**Teks Pilihan**

Beruntung, Indonesia berhasil menghindar dari ekses buruk perang dagang kedua negara tersebut.
Pasca perang dagang, hubungan kedua negara semakin memburuk, dipicu atas meningkatnya aktivitas militer China dilaut China Selatan.
Alih-alih melindungi negara-negara Asean dan Taiwan, bertindak sebagai polisi dunia, Amerika semakin massif mengirimkan armada tempur ke wilayah tersebut.
Aktivitas Amerika itu sempat mengundang perhatian Inggris dan Rusia, namun hingga saat ini terkesan hanya sebagai pameran persenjataan belaka.
Ramalan tentang perang dunia ke III yang diprediksi pecah di timur tengah, akibat konflik bersenjata yang tak berkesudahan. Ditambah berkembangnya aktivitas produksi persenjataan nuklir negara-negara seperti Iran, Korea Utara dan China belum sepenuhnya terbukti.
Kini, faktanya, Amerika menarik diri dari Irak pasca serangan balasan atas meninggalnya petinggi militer Iran.
"Lalu apakah konflik Laut China Selatan akan menjadi pemicu yang benar-benar aktual untuk menuntaskan ramalan tersebut?"

**Pertanyaan**
(1) Terjemahkan kalimat dari teks pilihan ini ke dalam bahasa Inggris: "Kini, faktanya, Amerika menarik diri dari Irak pasca serangan balasan atas meninggalnya petinggi militer Iran."
(2) Tuliskan kembali secara persis bagian teks pilihan dari "Beruntung, Indonesia berhasil" sampai "belum sepenuhnya terbukti.".
Jawablah hanya berdasarkan isi teks pilihan.

**Cuplikan Baris**

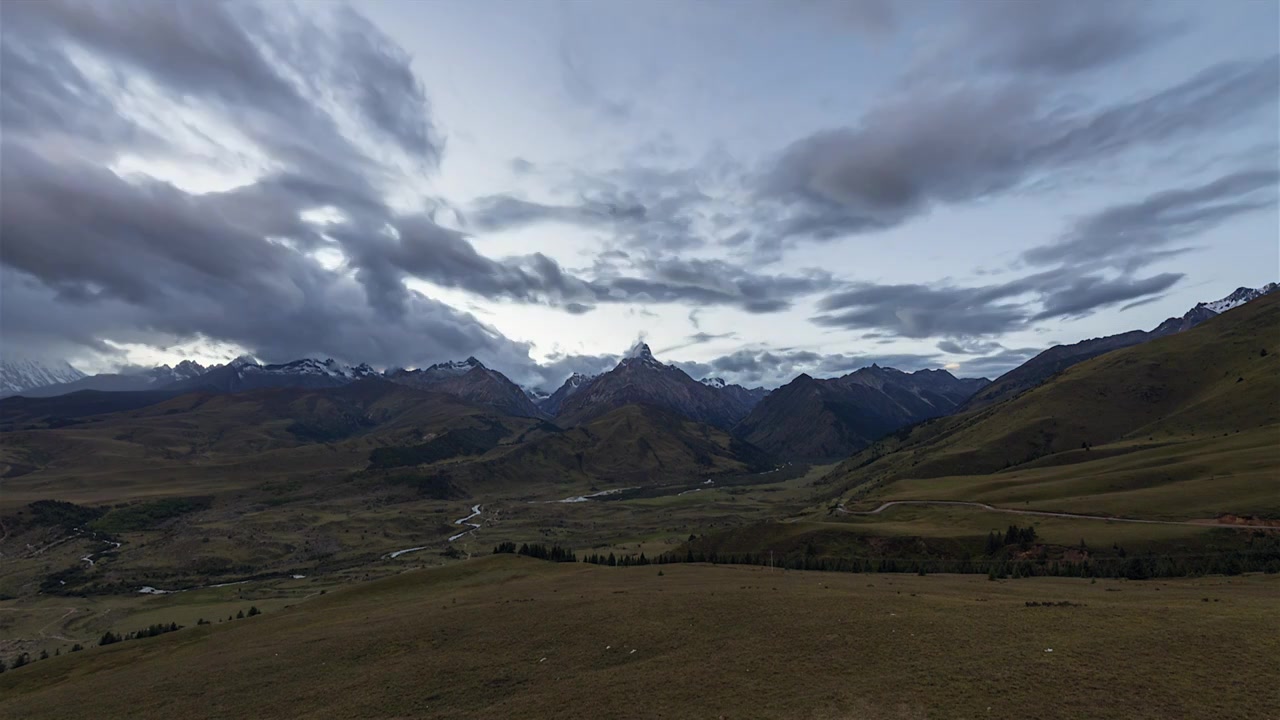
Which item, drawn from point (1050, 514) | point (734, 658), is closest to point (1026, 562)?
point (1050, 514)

* * *

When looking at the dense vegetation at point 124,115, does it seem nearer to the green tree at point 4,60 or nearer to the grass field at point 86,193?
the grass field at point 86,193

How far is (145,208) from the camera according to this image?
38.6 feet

...

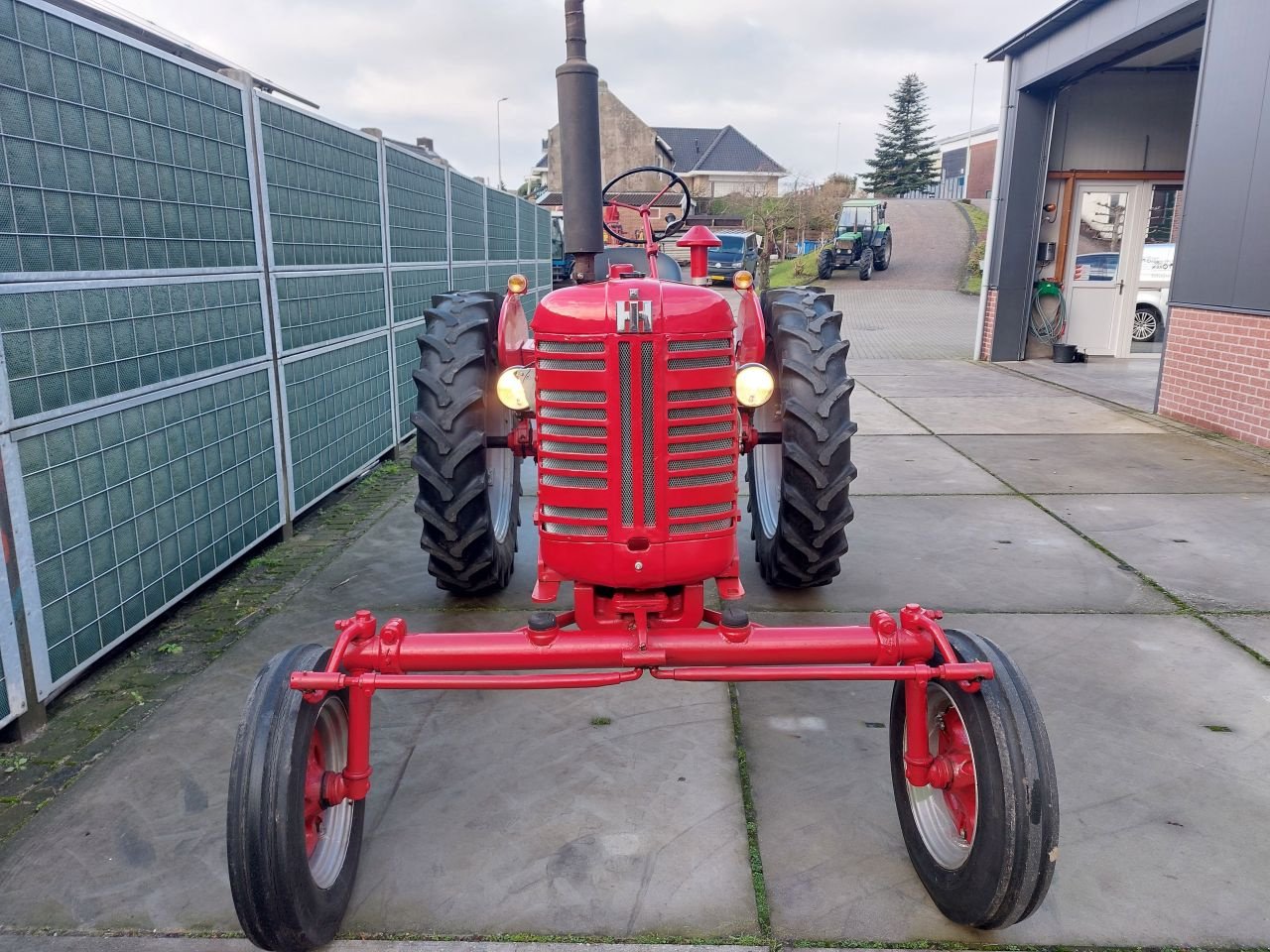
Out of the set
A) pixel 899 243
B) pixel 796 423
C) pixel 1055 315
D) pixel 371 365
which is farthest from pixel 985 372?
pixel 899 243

**Jawaban per Nomor**
(1) Now, in fact, America has withdrawn from Iraq following the retaliatory strike over the death of a senior Iranian military official.

(2)
Beruntung, Indonesia berhasil menghindar dari ekses buruk perang dagang kedua negara tersebut.
Pasca perang dagang, hubungan kedua negara semakin memburuk, dipicu atas meningkatnya aktivitas militer China dilaut China Selatan.
Alih-alih melindungi negara-negara Asean dan Taiwan, bertindak sebagai polisi dunia, Amerika semakin massif mengirimkan armada tempur ke wilayah tersebut.
Aktivitas Amerika itu sempat mengundang perhatian Inggris dan Rusia, namun hingga saat ini terkesan hanya sebagai pameran persenjataan belaka.
Ramalan tentang perang dunia ke III yang diprediksi pecah di timur tengah, akibat konflik bersenjata yang tak berkesudahan. Ditambah berkembangnya aktivitas produksi persenjataan nuklir negara-negara seperti Iran, Korea Utara dan China belum sepenuhnya terbukti.